Gold (XAU/USD-spot) closed around 1876.64 Friday, slips almost -1.10% on Fed’s backdoor QE tapering, and as Fed may now begin to think about front door QE tapering (June policy meeting). Gold stumbled from inflation high around 1903.30 to a session low 1874.07 on the perception that U.S. inflation on the Real Street is indeed surging beyond lower base effects and some transitory factors. Further on early Monday European session, Gold made a low around 1856.75.

Fed is already sucking huge liquidity to the tune of $600B excess money market liquidity by reverse repo (backdoor QE tapering; equivalent almost 5-months of QE buying) and also withdrawing various COVID emergency liquidity/lending tools it created with the support of the U.S. Treasury/Congress. Thus Fed may now officially begin to think about QE tapering and may for the same by Dec’22, not Dec’21.

Fed will go for QE tapering when it sees substantial further progress (from Dec’20 levels) for its dual mandate of maximum inclusive employment and price stability (core PCE inflation at +2.0% on a sustainable basis- without transitory and base effects and on the course of moderately over +2.0% for some time). Overall, the U.S. Goldilocks NFP job report may help Fed for QE tapering only from Dec’22 rather than Dec’21. And Fed may target for average core PCE inflation around +3.4% in 2021 to compensate for previous misses.

All these pre-conditions for starting the normalization process of COVID monetary stimulus/super accommodative policies may ensure Fed to go for QE tapering from Dec’22 and gradual rate hikes from Dec’23. The U.S. economy should be fully reopened by Dec’21 (after full vaccinations including children/adolescents) and various transitory factors like labor shortage, supply chain disruptions, pent-up demand should be normalized by Q1-2022. The Fed will provide sufficient time to ensure sustainable economic/employment recovery and 2% price stability (core PCE inflation, without transitory factors).

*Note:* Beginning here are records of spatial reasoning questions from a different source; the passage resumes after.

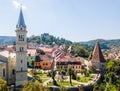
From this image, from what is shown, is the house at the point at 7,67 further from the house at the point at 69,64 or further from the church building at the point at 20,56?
the house at the point at 69,64

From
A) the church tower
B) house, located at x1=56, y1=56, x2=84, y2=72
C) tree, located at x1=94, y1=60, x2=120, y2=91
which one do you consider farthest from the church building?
house, located at x1=56, y1=56, x2=84, y2=72

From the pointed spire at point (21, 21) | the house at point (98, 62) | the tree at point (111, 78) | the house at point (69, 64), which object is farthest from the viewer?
the house at point (69, 64)

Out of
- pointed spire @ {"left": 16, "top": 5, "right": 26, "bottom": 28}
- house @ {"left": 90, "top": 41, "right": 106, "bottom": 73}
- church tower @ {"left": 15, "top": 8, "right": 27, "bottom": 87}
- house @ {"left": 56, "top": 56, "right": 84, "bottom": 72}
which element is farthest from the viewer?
house @ {"left": 56, "top": 56, "right": 84, "bottom": 72}

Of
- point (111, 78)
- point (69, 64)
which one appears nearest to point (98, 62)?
point (69, 64)

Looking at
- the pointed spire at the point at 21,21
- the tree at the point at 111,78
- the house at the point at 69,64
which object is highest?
the pointed spire at the point at 21,21

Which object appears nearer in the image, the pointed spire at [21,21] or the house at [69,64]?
the pointed spire at [21,21]

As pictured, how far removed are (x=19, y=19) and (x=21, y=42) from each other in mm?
3717

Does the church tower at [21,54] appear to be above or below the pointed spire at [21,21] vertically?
below

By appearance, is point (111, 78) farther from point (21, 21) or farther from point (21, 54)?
point (21, 21)

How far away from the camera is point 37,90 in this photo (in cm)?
3225

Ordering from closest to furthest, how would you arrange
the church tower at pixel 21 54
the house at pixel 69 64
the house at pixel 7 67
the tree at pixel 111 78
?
the church tower at pixel 21 54
the house at pixel 7 67
the tree at pixel 111 78
the house at pixel 69 64

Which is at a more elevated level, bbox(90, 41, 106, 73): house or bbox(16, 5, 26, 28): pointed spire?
bbox(16, 5, 26, 28): pointed spire

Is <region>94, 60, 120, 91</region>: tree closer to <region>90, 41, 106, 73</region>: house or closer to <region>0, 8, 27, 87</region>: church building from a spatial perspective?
<region>90, 41, 106, 73</region>: house

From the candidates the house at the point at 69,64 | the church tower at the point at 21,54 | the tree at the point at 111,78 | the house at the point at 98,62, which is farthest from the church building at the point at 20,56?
→ the house at the point at 98,62
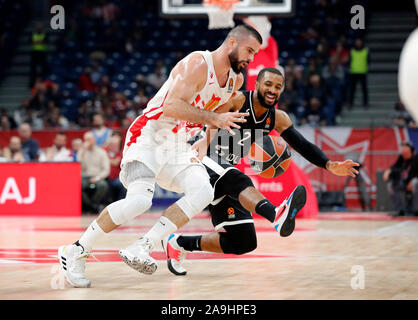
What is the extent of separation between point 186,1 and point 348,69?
8.15 metres

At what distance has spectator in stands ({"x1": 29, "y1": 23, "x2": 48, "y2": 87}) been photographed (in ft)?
71.1

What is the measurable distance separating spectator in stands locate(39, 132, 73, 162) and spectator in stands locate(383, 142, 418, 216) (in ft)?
21.7

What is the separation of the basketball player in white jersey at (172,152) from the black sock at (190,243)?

But at the same time, as U.S. inflation is already spiking, the Fed may employ jawboning strategy (‘powerful forward guidance’) instead of any real action to keep everything in control (balance); too weak USD, especially against Chinese Yuan will cause more imported inflation. Thus Fed may now officially say they are thinking about thinking of QE tapering; already various Fed officials are actively discussing the pros and cons of QE tapering and preparing the market for the eventuality.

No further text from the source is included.